In 2015, it was reported that in England, high blood pressure affected more than a quarter of adults – around 13.5 million people – and contributed to 75,000 deaths. The clinical management of hypertension accounts for 12% of visits to primary care and as much as £2.1bn of healthcare expenditure.

Over the last decade progress has been made to improve the diagnosis and management of hypertension.

In the biggest change to the previous guidance published in 2011, the threshold for cardiovascular disease (CVD) risk at which treatment for high blood pressure should be considered has been reduced in the new guideline.

The draft guideline recommends that blood pressure lowering drugs should be offered to people aged under 80 with a diagnosis of stage 1 hypertension who have an estimated 10-year risk of CVD of 10% or more.

Stage 1 hypertension is defined as a clinic blood pressure reading of 140/90 mmHg or higher, or an ambulatory blood pressure daytime average or home blood pressure monitoring average of 135/85 mmHg or higher.

It is estimated that around 450,000 men and 270,000 women would fall into the category of having stage 1 hypertension and a CVD risk of between 10% and 20%.

However, it is difficult to predict what impact using the lower CVD risk threshold will have in practice because there is variability in how the 2011 recommendation with a threshold of 20% is being implemented in practice.

Anthony Wierzbicki, consultant in metabolic medicine and chemical pathology, and chair of the guideline committee, said: “Many people with high blood pressure don’t actually know they have it because it rarely causes any noticeable symptoms.

“However, it is by far the biggest preventable cause of death and disability in the UK through strokes, heart attacks and heart failure. A rigorous evaluation of new evidence has resulted in updated recommendations around when to treat raised blood pressure that have the potential to make a real difference to the lives of many thousands of people with the condition.

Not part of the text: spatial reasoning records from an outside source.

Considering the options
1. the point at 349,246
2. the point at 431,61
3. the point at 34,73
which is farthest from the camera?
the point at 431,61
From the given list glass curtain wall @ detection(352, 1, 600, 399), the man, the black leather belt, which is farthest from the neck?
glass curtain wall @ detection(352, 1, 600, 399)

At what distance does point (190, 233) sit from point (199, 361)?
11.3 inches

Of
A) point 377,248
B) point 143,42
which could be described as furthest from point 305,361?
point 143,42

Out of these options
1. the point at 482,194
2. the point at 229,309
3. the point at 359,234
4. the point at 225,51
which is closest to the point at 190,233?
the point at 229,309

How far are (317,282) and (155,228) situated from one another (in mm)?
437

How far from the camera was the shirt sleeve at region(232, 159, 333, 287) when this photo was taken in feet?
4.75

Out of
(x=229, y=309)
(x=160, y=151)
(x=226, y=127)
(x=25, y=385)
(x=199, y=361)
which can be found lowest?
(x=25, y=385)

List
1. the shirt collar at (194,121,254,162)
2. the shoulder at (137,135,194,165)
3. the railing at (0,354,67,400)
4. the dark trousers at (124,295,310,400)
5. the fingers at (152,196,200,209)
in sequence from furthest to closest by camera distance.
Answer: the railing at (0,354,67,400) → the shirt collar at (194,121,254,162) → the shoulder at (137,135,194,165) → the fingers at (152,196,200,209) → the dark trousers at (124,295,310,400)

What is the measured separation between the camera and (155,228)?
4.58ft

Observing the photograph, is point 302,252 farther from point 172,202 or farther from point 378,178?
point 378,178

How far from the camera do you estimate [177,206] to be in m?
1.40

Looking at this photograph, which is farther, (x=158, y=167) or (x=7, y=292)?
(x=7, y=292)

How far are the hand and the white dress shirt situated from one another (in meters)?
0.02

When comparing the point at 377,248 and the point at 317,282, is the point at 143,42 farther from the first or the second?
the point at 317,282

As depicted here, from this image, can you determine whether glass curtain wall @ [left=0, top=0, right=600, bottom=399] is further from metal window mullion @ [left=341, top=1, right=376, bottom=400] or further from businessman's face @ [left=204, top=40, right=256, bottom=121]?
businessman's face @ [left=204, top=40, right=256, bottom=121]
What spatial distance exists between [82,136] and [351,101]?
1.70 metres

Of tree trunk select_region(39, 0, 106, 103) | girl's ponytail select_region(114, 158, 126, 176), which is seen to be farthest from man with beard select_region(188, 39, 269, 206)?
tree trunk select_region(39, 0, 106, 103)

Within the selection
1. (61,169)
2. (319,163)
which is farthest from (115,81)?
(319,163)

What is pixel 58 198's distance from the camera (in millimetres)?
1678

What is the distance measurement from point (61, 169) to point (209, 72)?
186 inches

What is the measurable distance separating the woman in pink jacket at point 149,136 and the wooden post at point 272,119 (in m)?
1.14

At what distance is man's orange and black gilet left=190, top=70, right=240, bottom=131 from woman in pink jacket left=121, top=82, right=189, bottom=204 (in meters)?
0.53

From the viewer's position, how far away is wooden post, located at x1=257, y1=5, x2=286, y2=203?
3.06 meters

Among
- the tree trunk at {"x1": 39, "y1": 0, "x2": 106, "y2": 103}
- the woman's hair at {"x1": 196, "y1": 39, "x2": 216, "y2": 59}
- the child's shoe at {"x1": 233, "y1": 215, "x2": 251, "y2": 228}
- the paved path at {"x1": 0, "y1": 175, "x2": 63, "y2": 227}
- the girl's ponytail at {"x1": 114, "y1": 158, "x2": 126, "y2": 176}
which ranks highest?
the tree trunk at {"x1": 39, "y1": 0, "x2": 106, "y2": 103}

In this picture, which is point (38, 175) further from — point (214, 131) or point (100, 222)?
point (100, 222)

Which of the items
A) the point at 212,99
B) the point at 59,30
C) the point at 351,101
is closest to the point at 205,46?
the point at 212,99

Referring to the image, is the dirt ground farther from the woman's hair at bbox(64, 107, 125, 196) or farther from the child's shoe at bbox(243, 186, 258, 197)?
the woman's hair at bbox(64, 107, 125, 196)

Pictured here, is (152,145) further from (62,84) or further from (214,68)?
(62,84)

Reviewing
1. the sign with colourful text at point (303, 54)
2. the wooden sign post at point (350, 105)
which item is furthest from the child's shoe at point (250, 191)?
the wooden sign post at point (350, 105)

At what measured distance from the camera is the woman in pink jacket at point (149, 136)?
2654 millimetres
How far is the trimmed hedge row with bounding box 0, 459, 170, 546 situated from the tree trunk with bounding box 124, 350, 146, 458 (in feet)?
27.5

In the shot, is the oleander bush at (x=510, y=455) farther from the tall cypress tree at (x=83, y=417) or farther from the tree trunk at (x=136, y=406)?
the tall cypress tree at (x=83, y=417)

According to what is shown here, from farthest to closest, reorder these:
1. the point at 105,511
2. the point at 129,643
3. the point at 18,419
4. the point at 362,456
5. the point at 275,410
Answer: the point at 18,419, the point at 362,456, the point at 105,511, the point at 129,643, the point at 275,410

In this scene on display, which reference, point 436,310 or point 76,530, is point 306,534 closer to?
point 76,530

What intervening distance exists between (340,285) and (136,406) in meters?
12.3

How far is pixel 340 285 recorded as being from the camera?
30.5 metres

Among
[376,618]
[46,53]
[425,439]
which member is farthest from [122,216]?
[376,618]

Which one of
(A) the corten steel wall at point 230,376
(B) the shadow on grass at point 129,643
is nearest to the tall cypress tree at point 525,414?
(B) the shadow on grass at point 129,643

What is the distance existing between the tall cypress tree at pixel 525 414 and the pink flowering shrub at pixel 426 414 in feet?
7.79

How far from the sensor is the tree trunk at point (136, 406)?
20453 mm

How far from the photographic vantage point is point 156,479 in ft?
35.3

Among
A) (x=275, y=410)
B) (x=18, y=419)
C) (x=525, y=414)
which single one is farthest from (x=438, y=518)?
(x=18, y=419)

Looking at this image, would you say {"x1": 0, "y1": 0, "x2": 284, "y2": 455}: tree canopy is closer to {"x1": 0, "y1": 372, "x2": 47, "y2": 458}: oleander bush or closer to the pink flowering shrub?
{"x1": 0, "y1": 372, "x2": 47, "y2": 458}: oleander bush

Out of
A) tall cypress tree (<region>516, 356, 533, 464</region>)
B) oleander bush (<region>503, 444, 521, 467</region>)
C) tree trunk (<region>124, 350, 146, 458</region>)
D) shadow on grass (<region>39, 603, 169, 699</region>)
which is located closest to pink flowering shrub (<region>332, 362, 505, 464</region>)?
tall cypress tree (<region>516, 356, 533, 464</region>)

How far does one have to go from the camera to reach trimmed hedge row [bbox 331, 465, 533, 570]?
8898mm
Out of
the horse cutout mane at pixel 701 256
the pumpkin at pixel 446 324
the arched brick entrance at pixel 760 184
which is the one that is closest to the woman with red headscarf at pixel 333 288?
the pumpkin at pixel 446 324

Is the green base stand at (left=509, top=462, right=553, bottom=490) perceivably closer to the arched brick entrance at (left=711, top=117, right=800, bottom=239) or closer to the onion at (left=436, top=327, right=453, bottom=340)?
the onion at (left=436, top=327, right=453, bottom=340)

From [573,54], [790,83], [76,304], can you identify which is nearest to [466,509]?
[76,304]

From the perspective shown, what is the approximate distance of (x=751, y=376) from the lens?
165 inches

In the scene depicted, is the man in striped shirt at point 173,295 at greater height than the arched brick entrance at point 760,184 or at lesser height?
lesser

“The guideline effectively shifts the focus to earlier intervention with lifestyle or drug treatment because this may slow the age-related deterioration of blood pressure. This would keep people well for longer and reduce the long-term need for multiple medications.”

Professor Helen Stokes-Lampard, chair of the Royal College of GPs, said: “Taking steps to prevent cardiovascular disease in patients is vital to help safeguard their long-term health and wellbeing. But many GPs do also have concerns about overdiagnosis and the unintended harms of prescribing medication to groups of patients when the benefits may be limited.

“Lowering the threshold for making a diagnosis of hypertension – a condition that already affects a very large number of patients in the UK - is likely to affect thousands, if not millions of patients, so this decision must not be taken lightly and must be evidence-based.

“Clinical guidelines are regularly updated to take into account the most current research and make recommendations of how to implement it in the best interests of patients. Now that this draft guideline is open for consultation, we would encourage experts in the area to respond to express their views.”

The draft guideline is open for public consultation until 23 April and final guidance is expected to be published in August.